___ Excerpt provided ___
Robert P. Fulton, 65, of Glenside, a seasoned trial lawyer who served in the Philadelphia office of the Supreme Court of Pennsylvania's Disciplinary Board, died Saturday, March 31, of cancer at Abington Hospital-Jefferson Health.

Robert P. Fulton
Courtesy of the family
Robert P. Fulton

For the last 15 years, Mr. Fulton had prosecuted the cases of lawyers whose ethics or professional conduct had been challenged.

Such cases are heard by a three-person committee and then, if warranted, are appealed to a board of 10 lawyers and two non-lawyers. The final step in the appeal process may be a hearing before the state Supreme Court, although most cases are settled before they get that far. Only the court has the power to suspend a lawyer's license.

"Bob was a great trial attorney," said Paul J. Burgoyne, chief deputy counsel for the disciplinary board in Philadelphia. "He did an excellent job in that."

Burgoyne said the office was on the cusp of organizing incoming cases in a new way, and that Mr. Fulton was about to be promoted to supervisor of the intake process. In that role, his influence would have extended to all incoming cases in Pennsylvania.

Because he had been a solo practitioner, with no partner to fall back on, Mr. Fulton was skilled at dealing with clients, Burgoyne said. "The fact that he practiced law himself allowed him to understand the nature of people's complaints, and where there was no violation of the law, to resolve the complaints in some way. He got the client and the lawyer talking to each other."

Further, Burgoyne said, Mr. Fulton was an asset to the office at 16th and Market Streets in Center City. "More than his lawyerly skills, he was good for a laugh, for breaking the tension. This work can get you down, and Bob would supply the balance."
___ The data ___
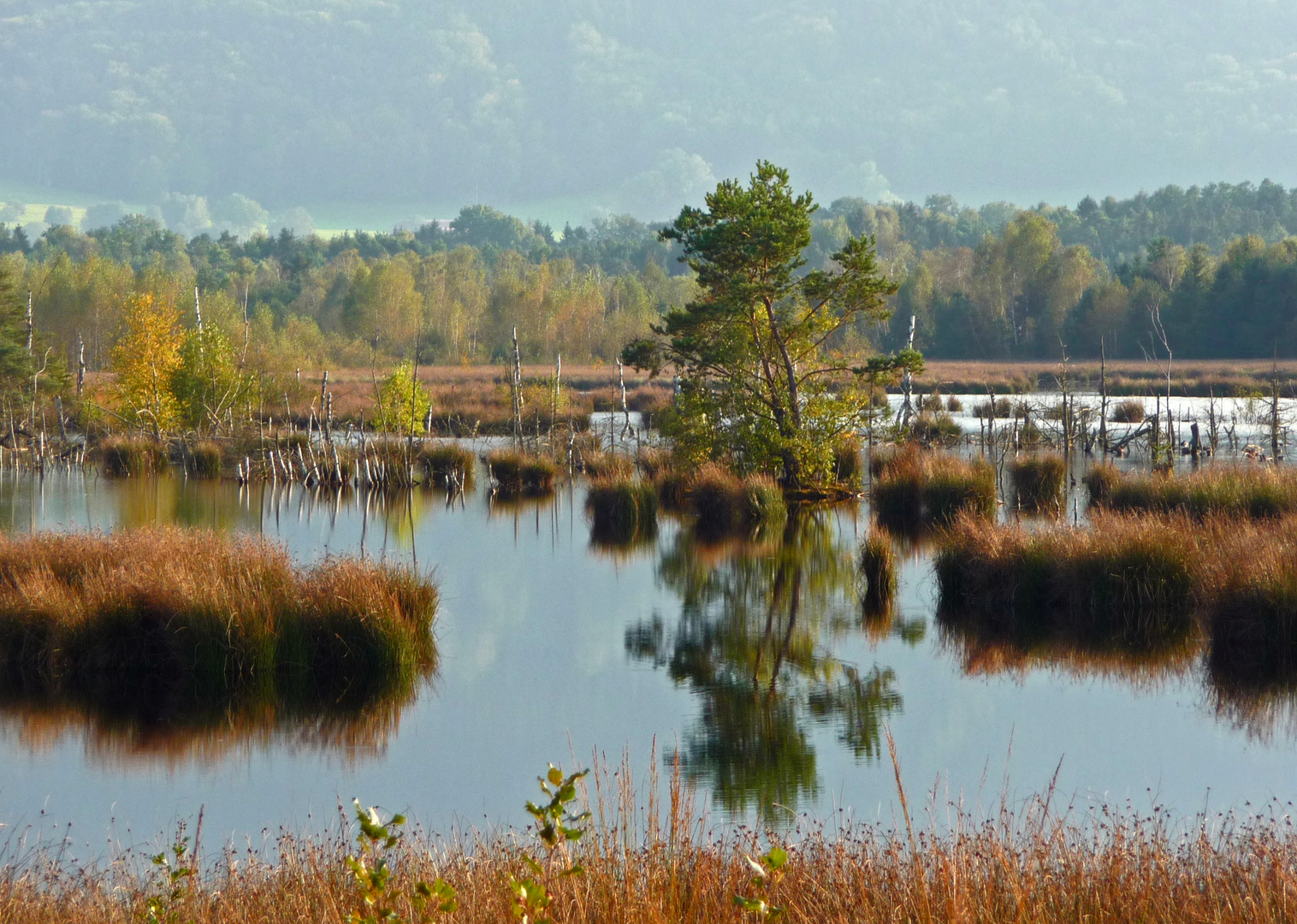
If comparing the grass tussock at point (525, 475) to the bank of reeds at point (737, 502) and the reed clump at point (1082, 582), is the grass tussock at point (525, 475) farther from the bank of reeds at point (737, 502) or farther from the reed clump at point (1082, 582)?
___
* **What to do**
a - In the obituary of Robert P. Fulton, what position was he about to be promoted to?
b - Continue the obituary of Robert P. Fulton from where it ends.

* **Responses per task**
a - Supervisor of the intake process.

b -
In 2017, there were 3,707 complaints filed against lawyers in Pennsylvania. Of those, 277 lawyers were disciplined in some fashion. Forty had their licenses suspended, and 35 were disbarred. Mr. Fulton and his eight colleagues handled the cases derived from complaints lodged in Philadelphia.

"He was dedicated to protecting the public, maintaining the integrity of the legal profession, and safeguarding the reputation of the courts," his family said in an appreciation.

Before his career at the disciplinary board, Mr. Fulton maintained a private law practice for 25 years on South Easton Road in Glenside.

Born in Philadelphia to Robert and Jane Fulton, he grew up in East Falls. He attended St. Bridget's Catholic School and graduated from LaSalle College High School before earning bachelor of science and master's degrees, both in chemistry, from Drexel University.  He received a degree from Widener University School of Law.

Outside the office, Mr. Fulton was active in civic affairs as an executive board member for the Glenside Fire Company, a poll watcher in Cheltenham Township, and a board member for the Glenside Youth Athletic Club.

Mr. Fulton coached Glenside's young athletes at the Glenside Youth Athletic Club and the Fencor AAU girls' basketball teams, a private league program. He also spent several years coaching the girls' basketball team at Harcum Junior College.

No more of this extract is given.